Calcium controls the assembly of the photosynthetic water-oxidizing complex: A cadmium(II) inorganic mutant of the Mn₄Ca core

Perturbation of the catalytic inorganic core (Mn₄Ca ₁O_xCl_y) of the photosystem II-water-oxidizing complex (PSII-WOC) isolated from spinach is examined by substitution of Ca ²⁺ with cadmium(II) during core assembly. Cd²⁺ inhibits the yield of reconstitution of O₂-evolution activity, called photoactivation, starting from the free inorganic cofactors and the cofactor-depleted apo-WOC-PSII complex. Ca²⁺ affinity increases following photooxidation of the first Mn²⁺ to Mn³⁺ bound to the 'high-affinity' site. Ca²⁺ binding occurs in the dark and is the slowest overall step of photoactivation (IM₁→IM ₁* step). Cd²⁺ competitively blocks the binding of Ca²⁺ to its functional site with 10- to 30-fold higher affinity, but does not influence the binding of Mn²⁺ to its high-affinity site. By contrast, even 10-fold higher concentrations of Cd²⁺ have no effect on O₂-evolution activity in intact PSII-WOC. Paradoxically, Cd ²⁺ both inhibits photoactivation yield, while accelerating the rate of photoassembly of active centres 10-fold relative to Ca²⁺. Cd ²⁺ increases the kinetic stability of the photooxidized Mn ³⁺ assembly intermediate(s) by twofold (mean lifetime for dark decay).
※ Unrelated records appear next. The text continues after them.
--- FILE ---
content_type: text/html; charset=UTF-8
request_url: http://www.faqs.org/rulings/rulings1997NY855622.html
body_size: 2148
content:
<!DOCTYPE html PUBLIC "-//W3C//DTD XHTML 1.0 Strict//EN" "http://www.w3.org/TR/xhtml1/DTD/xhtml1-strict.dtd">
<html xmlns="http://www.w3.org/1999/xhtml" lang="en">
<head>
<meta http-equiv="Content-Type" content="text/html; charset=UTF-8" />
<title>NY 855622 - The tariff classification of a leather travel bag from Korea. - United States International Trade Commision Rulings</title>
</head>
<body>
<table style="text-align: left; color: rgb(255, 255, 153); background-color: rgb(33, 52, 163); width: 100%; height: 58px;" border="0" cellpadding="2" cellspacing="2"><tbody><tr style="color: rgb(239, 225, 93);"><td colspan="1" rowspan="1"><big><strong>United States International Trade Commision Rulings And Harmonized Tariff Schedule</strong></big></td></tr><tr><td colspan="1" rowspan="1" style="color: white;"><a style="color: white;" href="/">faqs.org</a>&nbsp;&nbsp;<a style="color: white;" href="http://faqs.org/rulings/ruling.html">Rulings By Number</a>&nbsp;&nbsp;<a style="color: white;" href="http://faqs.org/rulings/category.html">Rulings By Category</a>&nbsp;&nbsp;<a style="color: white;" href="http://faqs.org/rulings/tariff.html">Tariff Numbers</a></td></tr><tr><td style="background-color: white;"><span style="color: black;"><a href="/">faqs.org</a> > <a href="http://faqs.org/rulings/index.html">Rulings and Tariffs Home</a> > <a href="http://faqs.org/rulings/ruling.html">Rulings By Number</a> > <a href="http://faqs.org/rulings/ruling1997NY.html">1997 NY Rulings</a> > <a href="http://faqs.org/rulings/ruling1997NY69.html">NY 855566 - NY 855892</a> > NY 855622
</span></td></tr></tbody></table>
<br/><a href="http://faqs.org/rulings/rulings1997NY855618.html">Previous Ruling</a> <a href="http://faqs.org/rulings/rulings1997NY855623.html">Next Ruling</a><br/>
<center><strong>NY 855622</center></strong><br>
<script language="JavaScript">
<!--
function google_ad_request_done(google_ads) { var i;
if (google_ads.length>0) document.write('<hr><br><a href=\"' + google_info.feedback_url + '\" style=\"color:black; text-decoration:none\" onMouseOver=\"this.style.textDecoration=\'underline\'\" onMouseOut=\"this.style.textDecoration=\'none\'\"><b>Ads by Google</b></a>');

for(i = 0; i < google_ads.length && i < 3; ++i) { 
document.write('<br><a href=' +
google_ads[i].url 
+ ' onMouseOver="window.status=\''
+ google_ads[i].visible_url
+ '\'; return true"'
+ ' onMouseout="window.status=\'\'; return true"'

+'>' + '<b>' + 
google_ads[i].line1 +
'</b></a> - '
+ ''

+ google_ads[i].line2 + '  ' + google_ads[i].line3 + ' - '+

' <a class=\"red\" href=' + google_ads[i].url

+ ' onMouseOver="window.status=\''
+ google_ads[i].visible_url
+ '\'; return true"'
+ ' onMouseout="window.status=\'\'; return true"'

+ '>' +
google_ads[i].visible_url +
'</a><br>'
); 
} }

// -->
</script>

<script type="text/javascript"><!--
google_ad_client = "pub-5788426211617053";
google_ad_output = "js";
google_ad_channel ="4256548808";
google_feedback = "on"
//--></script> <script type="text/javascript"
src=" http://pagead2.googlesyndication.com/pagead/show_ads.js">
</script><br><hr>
The rate data provide evidence that Cd²⁺ binding following photooxidation of the first Mn³⁺, IM₁→IM ₁*_, causes three outcomes: (i) a longer intermediate lifetime that slows IM₁ decay to IM₀ by charge recombination, (ii) 10-fold higher probability of attaining the degrees of freedom (either or both cofactor and protein d.f.) needed to bind and photooxidize the remaining 3 Mn²⁺ that form the functional cluster, and (iii) increased lability of Cd²⁺ following Mn₄ cluster assembly results in (re)exchange of Cd²⁺ by Ca²⁺ which restores active O₂-evolving centres. Prior EPR spectroscopic data provide evidence for an oxo-bridged assembly intermediate, Mn ³⁺(μ-O^2-)Ca²⁺, for IM₁*. We postulate an analogous inhibited intermediate with Cd²⁺ replacing Ca²⁺.